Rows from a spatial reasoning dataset
--------

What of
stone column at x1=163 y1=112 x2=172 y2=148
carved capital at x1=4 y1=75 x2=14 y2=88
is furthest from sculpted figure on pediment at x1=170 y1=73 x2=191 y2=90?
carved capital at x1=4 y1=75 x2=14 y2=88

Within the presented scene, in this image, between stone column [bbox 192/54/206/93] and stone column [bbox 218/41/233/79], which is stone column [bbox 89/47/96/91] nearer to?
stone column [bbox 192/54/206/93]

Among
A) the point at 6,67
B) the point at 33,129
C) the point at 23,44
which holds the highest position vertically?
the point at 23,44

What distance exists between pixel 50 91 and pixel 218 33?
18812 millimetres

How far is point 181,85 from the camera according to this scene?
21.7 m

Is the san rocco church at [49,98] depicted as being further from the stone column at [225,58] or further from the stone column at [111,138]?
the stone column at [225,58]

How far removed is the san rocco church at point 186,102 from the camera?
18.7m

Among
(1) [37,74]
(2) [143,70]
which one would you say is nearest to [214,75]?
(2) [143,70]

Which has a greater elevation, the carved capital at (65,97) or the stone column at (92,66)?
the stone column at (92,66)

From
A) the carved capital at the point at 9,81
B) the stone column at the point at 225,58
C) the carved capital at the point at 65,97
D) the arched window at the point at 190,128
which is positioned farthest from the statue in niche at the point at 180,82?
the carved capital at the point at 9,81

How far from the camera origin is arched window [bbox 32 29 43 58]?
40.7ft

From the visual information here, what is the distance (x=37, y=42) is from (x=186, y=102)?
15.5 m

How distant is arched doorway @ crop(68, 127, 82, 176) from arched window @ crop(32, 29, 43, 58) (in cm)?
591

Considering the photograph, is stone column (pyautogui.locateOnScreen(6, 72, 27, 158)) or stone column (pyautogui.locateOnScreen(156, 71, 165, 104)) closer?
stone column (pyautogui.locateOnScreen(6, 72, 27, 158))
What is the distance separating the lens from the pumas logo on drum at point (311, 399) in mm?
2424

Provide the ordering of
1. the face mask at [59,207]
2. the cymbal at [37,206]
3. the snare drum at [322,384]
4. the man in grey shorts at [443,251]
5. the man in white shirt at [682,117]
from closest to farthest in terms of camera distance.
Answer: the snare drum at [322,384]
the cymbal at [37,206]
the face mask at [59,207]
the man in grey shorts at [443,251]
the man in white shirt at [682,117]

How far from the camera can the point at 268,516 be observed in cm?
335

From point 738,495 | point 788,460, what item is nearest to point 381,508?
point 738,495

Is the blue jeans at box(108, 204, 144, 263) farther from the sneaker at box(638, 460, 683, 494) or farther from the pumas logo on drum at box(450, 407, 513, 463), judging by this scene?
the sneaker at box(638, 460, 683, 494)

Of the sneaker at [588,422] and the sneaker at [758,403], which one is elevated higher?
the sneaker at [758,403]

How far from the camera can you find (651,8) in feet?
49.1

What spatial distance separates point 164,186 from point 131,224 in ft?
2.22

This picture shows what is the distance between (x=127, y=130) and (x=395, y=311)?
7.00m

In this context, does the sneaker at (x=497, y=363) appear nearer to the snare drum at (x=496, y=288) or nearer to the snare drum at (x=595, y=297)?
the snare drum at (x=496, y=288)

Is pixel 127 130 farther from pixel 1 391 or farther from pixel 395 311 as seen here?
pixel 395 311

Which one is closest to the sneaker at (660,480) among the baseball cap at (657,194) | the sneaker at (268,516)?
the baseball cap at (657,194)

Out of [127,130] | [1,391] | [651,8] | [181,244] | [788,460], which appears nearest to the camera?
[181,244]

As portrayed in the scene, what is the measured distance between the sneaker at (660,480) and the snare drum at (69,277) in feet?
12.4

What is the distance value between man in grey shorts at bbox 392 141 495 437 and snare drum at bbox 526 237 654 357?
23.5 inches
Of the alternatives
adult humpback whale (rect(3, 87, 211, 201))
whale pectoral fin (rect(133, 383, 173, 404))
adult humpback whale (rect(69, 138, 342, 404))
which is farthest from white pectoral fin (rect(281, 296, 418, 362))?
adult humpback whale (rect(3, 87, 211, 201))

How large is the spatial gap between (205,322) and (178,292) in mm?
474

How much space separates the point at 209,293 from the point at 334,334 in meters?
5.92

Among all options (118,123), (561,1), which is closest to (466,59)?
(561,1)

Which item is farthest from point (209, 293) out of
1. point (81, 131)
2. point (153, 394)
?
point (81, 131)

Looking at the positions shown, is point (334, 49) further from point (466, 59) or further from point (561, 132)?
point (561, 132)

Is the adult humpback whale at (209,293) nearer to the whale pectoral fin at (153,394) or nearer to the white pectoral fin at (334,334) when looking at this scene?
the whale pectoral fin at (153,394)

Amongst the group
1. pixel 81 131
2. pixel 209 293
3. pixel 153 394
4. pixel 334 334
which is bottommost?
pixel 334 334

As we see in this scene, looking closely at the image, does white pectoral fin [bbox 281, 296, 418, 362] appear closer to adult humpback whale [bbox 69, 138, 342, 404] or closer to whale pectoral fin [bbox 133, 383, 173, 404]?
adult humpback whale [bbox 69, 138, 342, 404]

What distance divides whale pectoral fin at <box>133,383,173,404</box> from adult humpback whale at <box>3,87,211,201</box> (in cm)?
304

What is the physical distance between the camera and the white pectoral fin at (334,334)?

--------

▶ **YOUR OBJECTIVE**:
Please convert the lines of the listing, from the line containing "What distance divides" through the end of the listing, inclusive, into a Markdown table with the columns Row and Line, leaving out blank lines.

▶ **CORRECT ANSWER**:
| Row | Line |
|---|---|
| 1 | What distance divides whale pectoral fin at <box>133,383,173,404</box> from adult humpback whale at <box>3,87,211,201</box> (in cm)? |
| 2 | 304 |
| 3 | What is the physical distance between the camera and the white pectoral fin at (334,334)? |